L'alternance, cet autre passeport pour l'emploi
Plébiscitée en Allemagne, la formation en alternance reste perçue comme un complément, voire une roue de secours chez nous. Ses acteurs l'affirment pourtant : en prise directe avec les entreprises, elle constitue une voie royale vers l'emploi.
De nombreux regards belges se sont tournés vers l'Allemagne, ces 12 et 13 mars, à l'occasion de la visite de travail effectuée par le roi Philippe à Berlin et à Dà¼sseldorf. Accompagné d'une large délégation de ministres, mais aussi de professionnels, le Roi poursuivait l'objectif d'étudier le modèle allemand de formation en alternance, largement plébiscité chez nos voisins et dès lors source d'inspiration dans notre pays.
De quoi s'agit-il ? D'une forme de collaboration qui renforce les liens entre les mondes de l'enseignement et de la formation et celui de l'entreprise, les étudiants étant amenés à consacrer une partie de leur apprentissage sur le terrain et à y glaner une expérience directement valorisable sur le marché de l'emploi. Les entreprises sont, à l'évidence, en demande : le système leur permet non seulement d'aider les jeunes à mieux se former, mais aussi de prendre le temps de les tester en vue d'une éventuelle embauche. Elles y gagnent en parallèle, dans certains métiers en pénurie, l'assurance de pouvoir disposer des compétences requises pour la poursuite de leur activité.
L'un des exemples les plus fréquemment cités en la matière – qui a d'ailleurs fait lui aussi l'objet d'une visite royale – est celui d'Audi Brussels. Le constructeur... allemand s'est tourné en 2012 vers deux écoles secondaires, l'Institut Don Bosco de Woluwe-Saint-Pierre et l'école KTA de Hal pour lancer un projet pilote. Des élèves de 5e et 6e, qui y suivent une formation d'électricien automaticien, passent depuis lors plusieurs semaines sur l'année chez Audi, à la fois pour y recevoir une formation complémentaire et y effectuer un stage en production, au sein de l'usine d'assemblage. À l'issue de la 6e, l'élève peut commencer à travailler chez Audi ou se lancer dans une année complémentaire, au cours de laquelle il passera quatre jours par semaine chez le constructeur et un jour à l'école.

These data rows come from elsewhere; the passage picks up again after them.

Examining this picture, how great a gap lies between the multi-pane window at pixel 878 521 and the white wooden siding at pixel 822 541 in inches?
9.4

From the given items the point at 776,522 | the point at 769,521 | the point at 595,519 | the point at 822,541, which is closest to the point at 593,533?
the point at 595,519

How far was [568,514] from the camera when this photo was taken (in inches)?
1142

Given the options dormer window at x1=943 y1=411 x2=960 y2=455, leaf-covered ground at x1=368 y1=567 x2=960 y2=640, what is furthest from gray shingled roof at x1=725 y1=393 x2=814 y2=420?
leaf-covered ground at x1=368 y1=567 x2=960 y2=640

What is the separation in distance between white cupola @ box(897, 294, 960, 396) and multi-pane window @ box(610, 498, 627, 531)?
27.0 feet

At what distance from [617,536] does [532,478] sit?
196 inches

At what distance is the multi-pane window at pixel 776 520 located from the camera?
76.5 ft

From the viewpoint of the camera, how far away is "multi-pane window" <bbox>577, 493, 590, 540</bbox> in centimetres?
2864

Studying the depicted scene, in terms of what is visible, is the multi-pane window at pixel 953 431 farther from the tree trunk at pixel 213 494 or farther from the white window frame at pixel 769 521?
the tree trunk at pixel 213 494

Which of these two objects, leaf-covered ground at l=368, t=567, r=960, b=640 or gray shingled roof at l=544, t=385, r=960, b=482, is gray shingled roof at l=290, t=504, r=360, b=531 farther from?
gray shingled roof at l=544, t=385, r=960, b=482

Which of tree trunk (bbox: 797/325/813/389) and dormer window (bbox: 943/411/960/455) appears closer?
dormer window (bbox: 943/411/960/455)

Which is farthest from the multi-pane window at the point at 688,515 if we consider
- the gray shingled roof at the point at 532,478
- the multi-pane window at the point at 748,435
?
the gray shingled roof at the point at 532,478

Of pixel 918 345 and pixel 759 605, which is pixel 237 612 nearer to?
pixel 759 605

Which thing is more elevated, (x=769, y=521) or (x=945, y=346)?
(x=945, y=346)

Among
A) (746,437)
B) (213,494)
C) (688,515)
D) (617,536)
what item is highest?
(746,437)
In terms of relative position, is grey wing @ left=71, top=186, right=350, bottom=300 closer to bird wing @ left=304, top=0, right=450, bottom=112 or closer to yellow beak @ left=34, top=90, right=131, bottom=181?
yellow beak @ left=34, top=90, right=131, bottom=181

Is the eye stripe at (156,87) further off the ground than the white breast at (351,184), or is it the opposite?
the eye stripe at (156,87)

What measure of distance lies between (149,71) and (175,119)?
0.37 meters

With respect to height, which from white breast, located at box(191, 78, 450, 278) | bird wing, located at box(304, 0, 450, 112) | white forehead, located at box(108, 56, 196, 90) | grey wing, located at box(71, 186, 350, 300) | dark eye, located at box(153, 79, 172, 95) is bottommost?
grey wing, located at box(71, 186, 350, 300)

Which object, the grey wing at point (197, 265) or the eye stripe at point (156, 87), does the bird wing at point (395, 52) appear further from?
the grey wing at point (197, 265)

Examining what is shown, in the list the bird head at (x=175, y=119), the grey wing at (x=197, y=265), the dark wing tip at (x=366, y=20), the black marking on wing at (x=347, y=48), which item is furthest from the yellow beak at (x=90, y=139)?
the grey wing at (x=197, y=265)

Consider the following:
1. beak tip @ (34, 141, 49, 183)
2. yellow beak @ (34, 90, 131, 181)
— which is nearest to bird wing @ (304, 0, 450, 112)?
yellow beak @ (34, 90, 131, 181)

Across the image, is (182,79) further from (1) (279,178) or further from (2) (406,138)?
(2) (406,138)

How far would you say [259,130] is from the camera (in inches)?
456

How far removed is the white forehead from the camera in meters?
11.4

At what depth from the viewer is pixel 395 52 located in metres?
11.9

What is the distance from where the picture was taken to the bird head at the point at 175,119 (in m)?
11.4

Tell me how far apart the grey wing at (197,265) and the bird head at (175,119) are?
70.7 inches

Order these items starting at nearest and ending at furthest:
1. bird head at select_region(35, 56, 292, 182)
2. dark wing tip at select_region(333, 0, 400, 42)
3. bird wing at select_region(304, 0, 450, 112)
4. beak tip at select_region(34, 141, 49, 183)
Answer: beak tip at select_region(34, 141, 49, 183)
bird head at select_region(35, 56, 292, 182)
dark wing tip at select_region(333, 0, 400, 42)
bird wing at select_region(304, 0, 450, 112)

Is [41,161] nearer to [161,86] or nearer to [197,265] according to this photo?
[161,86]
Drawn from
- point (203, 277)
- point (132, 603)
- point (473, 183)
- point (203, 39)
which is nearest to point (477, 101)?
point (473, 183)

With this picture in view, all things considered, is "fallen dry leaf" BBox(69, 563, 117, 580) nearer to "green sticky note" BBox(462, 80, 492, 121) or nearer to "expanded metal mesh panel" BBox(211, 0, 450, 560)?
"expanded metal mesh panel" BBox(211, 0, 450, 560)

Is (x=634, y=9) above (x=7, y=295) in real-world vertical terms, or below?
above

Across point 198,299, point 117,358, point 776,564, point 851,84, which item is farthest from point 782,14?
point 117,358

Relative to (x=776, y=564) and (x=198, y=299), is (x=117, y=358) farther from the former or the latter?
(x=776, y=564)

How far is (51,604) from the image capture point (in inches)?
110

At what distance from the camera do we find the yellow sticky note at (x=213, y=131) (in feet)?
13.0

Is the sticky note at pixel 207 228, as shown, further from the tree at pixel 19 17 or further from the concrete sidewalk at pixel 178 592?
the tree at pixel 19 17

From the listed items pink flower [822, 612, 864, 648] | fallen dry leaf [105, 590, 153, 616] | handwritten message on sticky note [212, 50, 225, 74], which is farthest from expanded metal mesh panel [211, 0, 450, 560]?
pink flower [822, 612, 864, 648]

Quelques dizaines d'élèves ont déjà bénéficié de cette forme d'immersion, dont le bilan est apparemment très positif. En septembre 2012, nous avons débuté avec 12 élèves, dont 11 ont réussi la formation : 4 ont commencé à travailler chez nous, 5 effectuent une 7e année et un autre s'est inscrit en études supérieures en informatique, en restant en lien avec nous, commente Wannes Schoeters, responsable de ce programme chez Audi. Et ce, alors que le succès est au rendez-vous également dans les écoles partenaires dont les options font le plein : l'espoir d'un emploi chez le constructeur allemand fait manifestement saliver.
Mais la formation en alternance ne se limite évidemment pas à cette seule expérience. Rien qu'à l'IFAPME, un acteur incontournable dans ce domaine en Wallonie, ce sont environ 8 000 personnes qui sont en formation selon un principe comparable : une partie du temps sur les bancs de l'école, l'autre partie chez un employeur dans l'horeca, la menuiserie ou encore dans l'immobilier par exemple. Les motivations sont diverses, souvent positives même si, on ne peut pas l'éluder, elles tiennent aussi parfois pour certains jeunes encore en âge de scolarité de la roue de secours (une image que les acteurs de la formation en alternance souhaitent relativiser comme on le lira en page 3).
Mon parcours est un peu chaotique, reconnaît Maxime, actuellement en formation en peinture à Namur. J'avais commencé par étudier la coiffure à l'institut Saint-Joseph à Jambes, mais les cours ne me plaisaient pas, il y avait trop de théorie, et j'ai raté ma 4e. Je me suis ensuite tourné vers l'IFAPME pour retenter la coiffure avant de finalement découvrir la peinture. Je travaille maintenant trois jours par semaine chez un patron qui continue à me former. Et je suis désormais certain de mon choix.